Short task a
Rewrite the rows from the line containing "With respect to" through the last of the rows, including both ends, with each request kept. In every answer, add 67 to each number, whether a coordinate or a distance, and leave the pictures out.

Document text
## start

# Which book should I read next?



## Kopachris (May 31, 2010)

I have three choices:
_Classical Form_ by William Caplin
_Structural Hearing_ by Felix Salzer
_Fundamentals of Musical Composition_ by Arnold Schoenberg

These are the books I've already read:
_Harmony_ and _Counterpoint_ by Walter Piston
_Counterpoint for Beginners_ by C.H. Kitson
_Structural Functions of Harmony_ by Arnold Schoenberg

I have a fairly decent grasp on harmony and counterpoint, and must now move on to form. Each of the three books I can choose from seem to have parts that I'd end up skipping over because I already know them. The question is, which is more relevant for composition?


----------



## emiellucifuge (May 26, 2009)

The Schoenberg

Edit: Never heard of the Zemlinsky below, but ill tell you why the Schoenberg is the one to get out of the three you listed.
Its pretty simple really.. you want something that is relevant to composition? Well this book lays out all the elements that make up a piece of music and described how as a composer you can use these to write music.


----------



## myaskovsky2002 (Oct 3, 2010)

*Buy it used*

The Zemlinsky!

http://www.amazon.com/Zemlinsky-Ant...=sr_1_1?s=books&ie=UTF8&qid=1296940971&sr=1-1

Used for 5$ something.

Martin


----------



## myaskovsky2002 (Oct 3, 2010)

*p.s.*

Zemlinsky was Schönberg's brother in law.

Martin


----------



## Machiavel (Apr 12, 2010)

You should definetely read How not to get Ban! Might be of good use as you do speak your mind!

Fun aside, I also agree with the Zemlinsky! You should enjoy this book.

## end

Records to use
## start

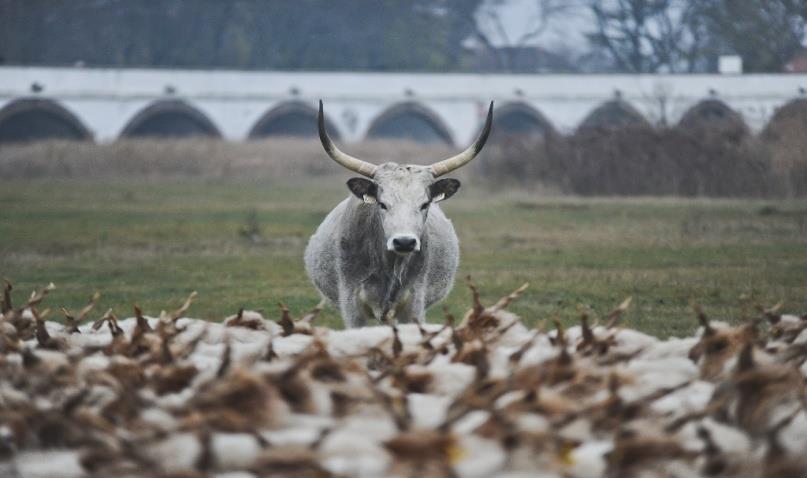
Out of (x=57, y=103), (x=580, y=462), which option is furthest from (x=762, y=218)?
(x=57, y=103)

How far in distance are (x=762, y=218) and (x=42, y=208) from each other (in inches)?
641

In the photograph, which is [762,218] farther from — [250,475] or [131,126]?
[131,126]

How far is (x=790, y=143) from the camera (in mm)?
23844

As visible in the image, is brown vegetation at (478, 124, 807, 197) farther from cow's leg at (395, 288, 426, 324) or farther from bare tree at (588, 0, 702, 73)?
cow's leg at (395, 288, 426, 324)

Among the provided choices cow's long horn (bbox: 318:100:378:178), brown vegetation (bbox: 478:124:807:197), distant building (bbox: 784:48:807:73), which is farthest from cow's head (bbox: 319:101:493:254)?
brown vegetation (bbox: 478:124:807:197)

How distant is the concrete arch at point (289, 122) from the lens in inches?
2724

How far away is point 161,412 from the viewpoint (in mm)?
4793

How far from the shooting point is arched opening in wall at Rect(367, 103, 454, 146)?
7062 centimetres

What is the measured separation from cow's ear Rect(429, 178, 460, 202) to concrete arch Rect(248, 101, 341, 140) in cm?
5626

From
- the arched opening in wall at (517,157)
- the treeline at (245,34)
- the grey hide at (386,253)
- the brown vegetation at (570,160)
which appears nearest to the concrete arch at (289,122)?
the treeline at (245,34)

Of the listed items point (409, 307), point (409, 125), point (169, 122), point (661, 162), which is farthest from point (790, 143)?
point (409, 125)

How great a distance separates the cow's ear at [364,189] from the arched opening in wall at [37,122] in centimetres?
5734

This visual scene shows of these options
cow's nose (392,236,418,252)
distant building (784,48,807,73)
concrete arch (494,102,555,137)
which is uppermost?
concrete arch (494,102,555,137)

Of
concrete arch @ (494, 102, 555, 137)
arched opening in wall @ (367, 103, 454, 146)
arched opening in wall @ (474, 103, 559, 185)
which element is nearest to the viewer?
arched opening in wall @ (474, 103, 559, 185)
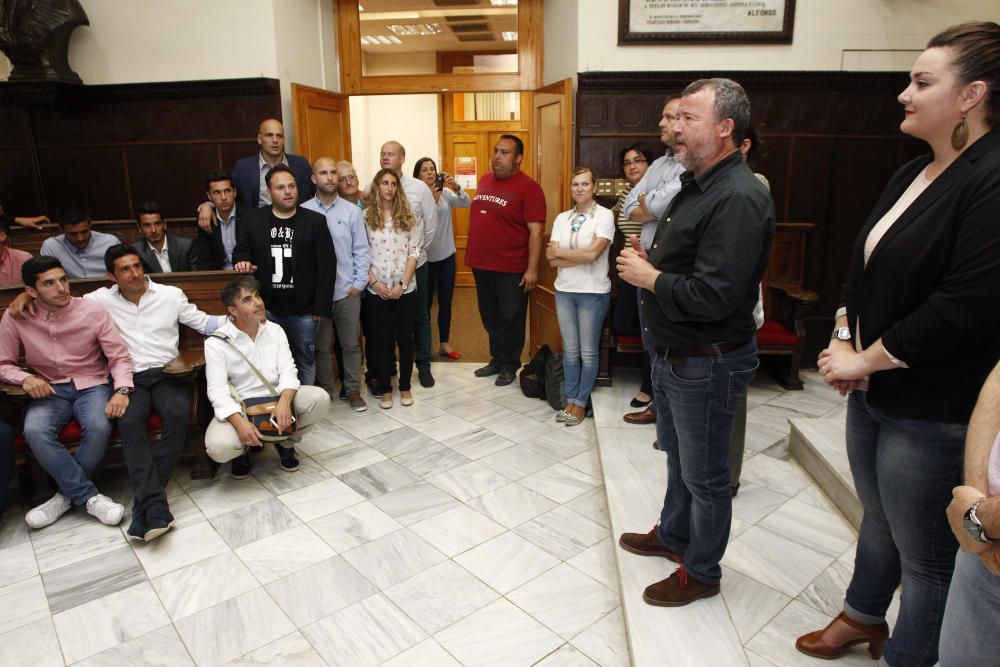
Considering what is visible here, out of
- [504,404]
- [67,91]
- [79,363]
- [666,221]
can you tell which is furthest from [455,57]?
[666,221]

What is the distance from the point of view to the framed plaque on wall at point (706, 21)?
448 centimetres

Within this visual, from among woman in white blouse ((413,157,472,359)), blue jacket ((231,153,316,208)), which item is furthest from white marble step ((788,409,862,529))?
blue jacket ((231,153,316,208))

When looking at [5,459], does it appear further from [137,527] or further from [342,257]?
[342,257]

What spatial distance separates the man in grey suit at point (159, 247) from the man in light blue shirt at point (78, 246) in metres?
0.24

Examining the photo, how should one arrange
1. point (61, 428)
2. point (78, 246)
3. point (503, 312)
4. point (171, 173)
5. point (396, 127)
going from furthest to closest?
1. point (396, 127)
2. point (171, 173)
3. point (503, 312)
4. point (78, 246)
5. point (61, 428)

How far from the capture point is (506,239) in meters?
4.46

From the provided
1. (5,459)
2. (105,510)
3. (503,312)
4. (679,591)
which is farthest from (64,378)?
(679,591)

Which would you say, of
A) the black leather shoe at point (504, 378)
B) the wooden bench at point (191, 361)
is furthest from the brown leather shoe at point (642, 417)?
the wooden bench at point (191, 361)

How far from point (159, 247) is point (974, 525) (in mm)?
4030

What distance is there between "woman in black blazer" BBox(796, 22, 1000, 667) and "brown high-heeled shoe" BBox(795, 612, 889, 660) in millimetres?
217

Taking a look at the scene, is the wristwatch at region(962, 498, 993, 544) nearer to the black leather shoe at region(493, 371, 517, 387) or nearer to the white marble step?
the white marble step

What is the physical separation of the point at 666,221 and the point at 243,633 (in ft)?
6.30

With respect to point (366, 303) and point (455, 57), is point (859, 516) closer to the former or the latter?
point (366, 303)

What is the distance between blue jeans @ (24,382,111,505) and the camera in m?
2.88
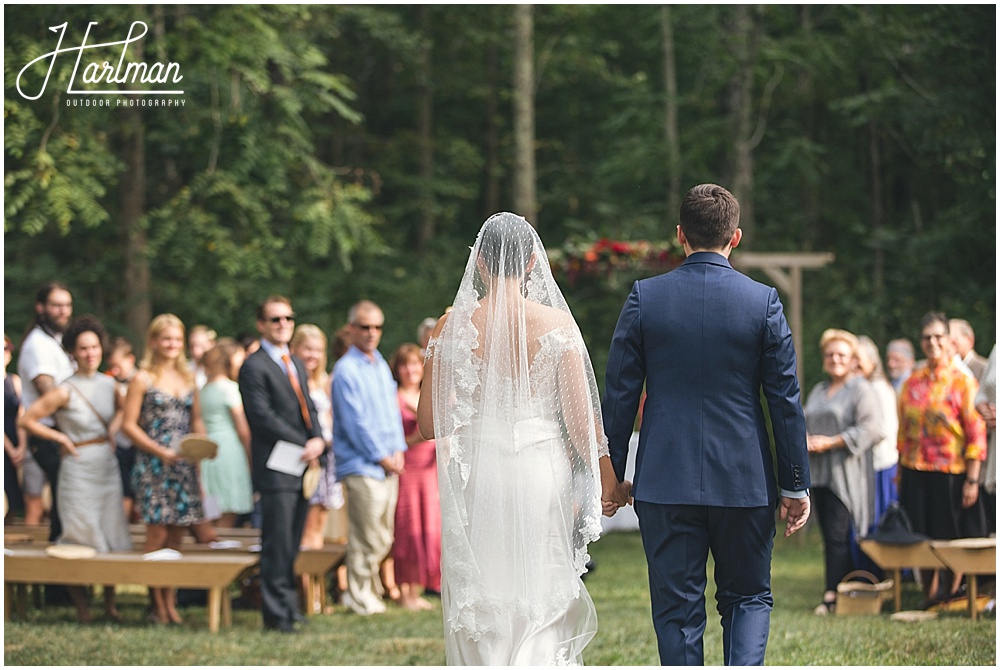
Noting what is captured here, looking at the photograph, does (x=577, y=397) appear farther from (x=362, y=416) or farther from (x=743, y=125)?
(x=743, y=125)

## end

Short task b
According to the forum thread, how was Zemlinsky related to Schönberg?

Finished answer a
With respect to point (366, 303) and point (455, 57), is point (859, 516) closer to the former or the latter?
point (433, 370)

What is the distance between blue jeans @ (24,382,111,505) and the camera in m?
69.88
Noting what is captured here, looking at the photograph, does (x=577, y=397) appear farther from (x=362, y=416) or farther from (x=743, y=125)?
(x=810, y=192)

Finished answer b
Zemlinsky was Schönberg's brother-in-law.